Hi, this website is very helpful, but I have not seen any one post any questions about greenhouses. Does anyone know of any websites that give detailed descripritions about building (CHEAP) greenhouses? How well will a plant do, if started in the winter with a greenhouse (North Cal)? Is it possible to grow during the winter outdoor, w/o a greenhouse?


----------



## longtimegrower (Oct 21, 2006)

Hey max  if you grow in a greenhouse your going to have to have some extra light to keep the plant in veg otherwise it will start to flower  and not get any size to it. I saw where a outdoor patch was pulled and alot of seeds had fallen from the plants. It was warm enough for the seeds to germ. and they grew to only a couple inches and then budded. The daytime was at 12 ans 12I would say maybe the end of feb. in the north hem. is about as soon as you could plant and not have your plants bud any earlyer and  the days are to short. Hope that helped.


----------



## Hick (Oct 22, 2006)

A few years back, I used a GH for flowering throu a winter. I started indoor under regular vegging light schedule, then used the natural schedule to flower. It worked, but wasn't a huge success. I had to supplement heat, and during the shortest hours of winter light(Dec-Jan) I feel they starved for more light. 
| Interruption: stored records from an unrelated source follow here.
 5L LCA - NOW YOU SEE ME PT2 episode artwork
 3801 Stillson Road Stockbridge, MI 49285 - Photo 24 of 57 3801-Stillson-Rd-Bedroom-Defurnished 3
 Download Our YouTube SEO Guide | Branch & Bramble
Frost and/or freezing temps will kill plants outdoors. So, no...in most cases you can't grow in the wintertime, outdoors.


----------



## Elephant Man (Oct 22, 2006)

Hick said:
			
		

> A few years back, I used a GH for flowering throu a winter. I started indoor under regular vegging light schedule, then used the natural schedule to flower. It worked, but wasn't a huge success. I had to supplement heat, and during the shortest hours of winter light(Dec-Jan) I feel they starved for more light.
> 
> Frost and/or freezing temps will kill plants outdoors. So, no...in most cases you can't grow in the wintertime, outdoors.


 
Okay, I'm feeling real gutsy posting after HICK THE MASTER , but to the original poster...
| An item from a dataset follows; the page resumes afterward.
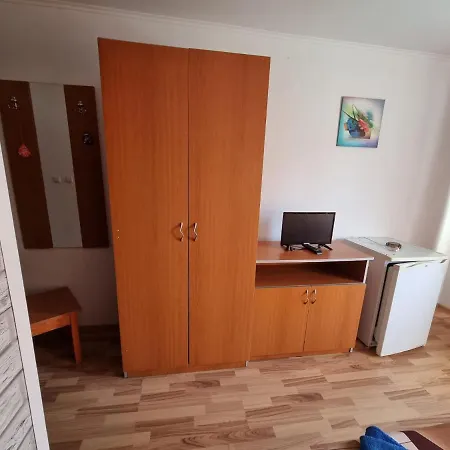 Casa M * Mangalia
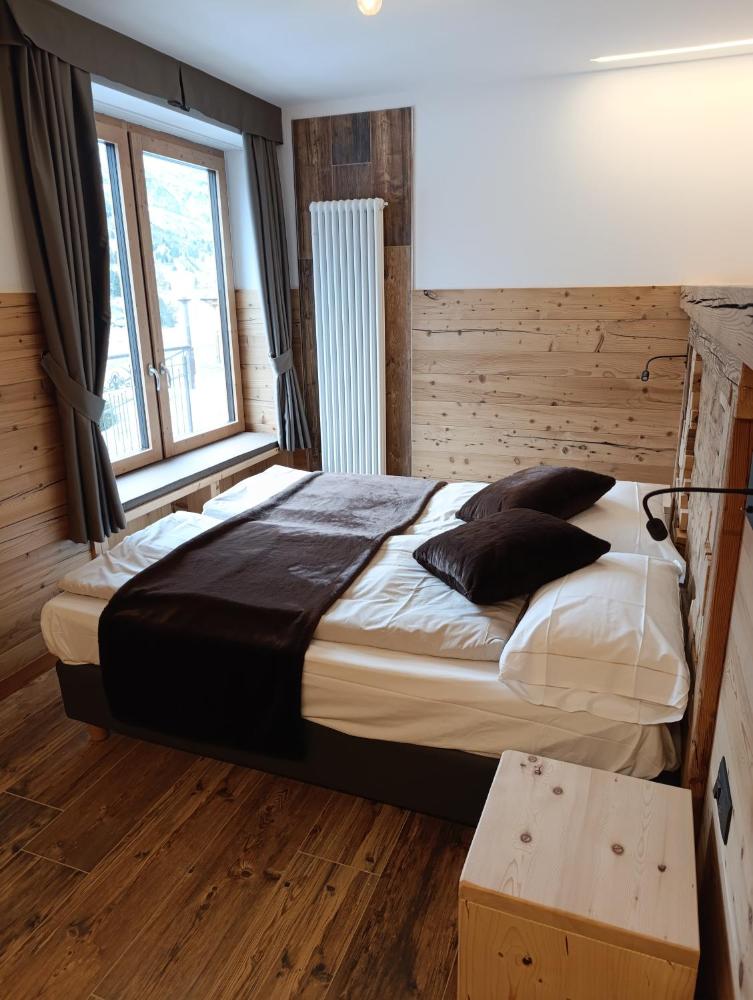 hotel orchidea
You might want to post your winter low temps, I am also from CA and know that in some spots the winters can be quite mild .

Good Luck!


----------



## Max8max9 (Oct 22, 2006)

Well, we usually get a few (3+) frosts per year, i can not find a site that gives the winter lows, but we get frosts every year in Santa Cruz. And if anyone knows a good website that has step by step instructions on building a  (cheap) small greenhouse that would be a big help.


----------